From Figure 11, it can be seen that when the fully anchored bolt critically supports failure, the support resistance has a certain effect on the stress distribution of the fully anchored bolt. When the support resistance increases from 0.2 MPa to 0.7 MPa, the shear stress and axial force on the bolt are reduced. Moreover, the shear stress is 0 MPa at the position of the orifice and the end of the bolt, while the shear stress reaches the maximum value at the middle of the bolt, and the axial force reaches the maximum value at the position of the orifice, which is to decay until the end of the bolt decay to 0 kN along the direction of the length of the bolt.

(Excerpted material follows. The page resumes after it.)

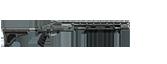 Fusil à pompe Mk II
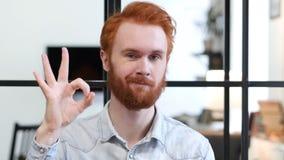 Sinal aprovado pelo homem da barba Imagens de Stock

The most important is the fact that although the increase of the support resistance can reduce the stress of the bolt when the fully anchored bolt critically supports failure, as the support resistance increases, the total amount of stress reduction decreases continuously. This means that it is not feasible to blindly increase the support resistance to control the stability of the roadway during failed support process. Therefore, relevant supporting measures should be taken to comprehensively reinforce the surrounding rock of the roadway under the condition of considering the deformation of the surrounding rock and other factors.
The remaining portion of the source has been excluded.